Fulton County v. ACTION OUTDOOR ADVERTISING, JV, LLC.
289 Ga. 347
| Ga. | 2011Background
- Sign companies sought Fulton County permits for billboards in unincorporated areas now within new cities Sandy Springs, Milton, Johns Creek, and annexed Alpharetta area.
- Fulton County denied or deferred permits under the county sign ordinance.
- Galberaith held the Fulton County sign ordinance unconstitutional under the First Amendment.
- After Galberaith, trial court granted summary judgment in favor sign companies, finding vested rights upon filing applications.
- Cities formed/reorganized jurisdiction; Fulton County argued it no longer had authority to issue permits and that vesting should be reconsidered.
- Record showed conflicting and incomplete overlay district regulations, raising questions about their effect on billboard approvals.
Issues
| Issue | Plaintiff's Argument | Defendant's Argument | Held |
|---|---|---|---|
| Whether sign companies have vested rights to erect billboards despite invalidation of the ordinance. | Sign companies obtained vested rights when applications were filed. | Without a valid ordinance in Fulton County, vesting could be affected by later changes. | Yes, vested rights attached upon proper applications; void ordinance could not defeat them. |
| Whether vesting survives creation of new cities and annexations. | Vested rights should survive jurisdictional changes. | New jurisdictions could retroactively alter rights. | Vested rights survive; cannot be retroactively divested by new entities. |
| Whether overlay district provisions prohibited billboard construction or created barriers to vesting. | Overlay regulations barred billboards in some districts. | Ambiguities in overlays could impede the grant of permits. | Overlays did not clearly prohibit billboards; no valid restrictions at filing time. |
| Whether the remedy was mandamus and proper given lack of current permits. | Mandamus appropriate to compel construction under vested rights. | Remedy not mandamus since permits not needed; other remedies exist. | Remedy properly awarded as summary judgment recognizing vested rights; not mandamus. |
| Whether backdated permits or OCGA 36-60-26 affected vested rights. | Backdated permits statutes cannot retroactively affect vested rights. | Statute could retroactively remove rights once applicable. | OCGA 36-60-26 cannot retroactively divest vested rights; not applicable. |
Key Cases Cited
- Fulton County v.
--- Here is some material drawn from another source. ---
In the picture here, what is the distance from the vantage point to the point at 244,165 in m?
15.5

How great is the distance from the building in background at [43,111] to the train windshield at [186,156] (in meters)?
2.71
Galberaith, 282 Ga. 314 (2007) (held Fulton ordinance unconstitutional under First Amendment)
- Granite State Outdoor Advertising v. City of Roswell, 283 Ga. 417 (2008) (supports that entire ordinance can be struck for content-based restriction)
- Hayes v. Howell, 251 Ga. 580 (1983) (vested rights definitional standards for non-retroactive protection)
- Recycle & Recover v. Ga. Bd. of Natural Resources, 266 Ga. 253 (1996) (vesting when law in existence at application time; retroactivity limits)
- WMM Properties v. Cobb County, 255 Ga. 436 (1986) (landowner/party vested right to building permit under law in effect at filing)
- Tilley Properties v. Bartow County, 261 Ga. 153 (1991) (vested rights survive changes in regulatory regime)
- Gifford-Hill & Co. v. Harrison, 229 Ga. 260 (1972) (third-party rights to require issuance of permit upon contract relation)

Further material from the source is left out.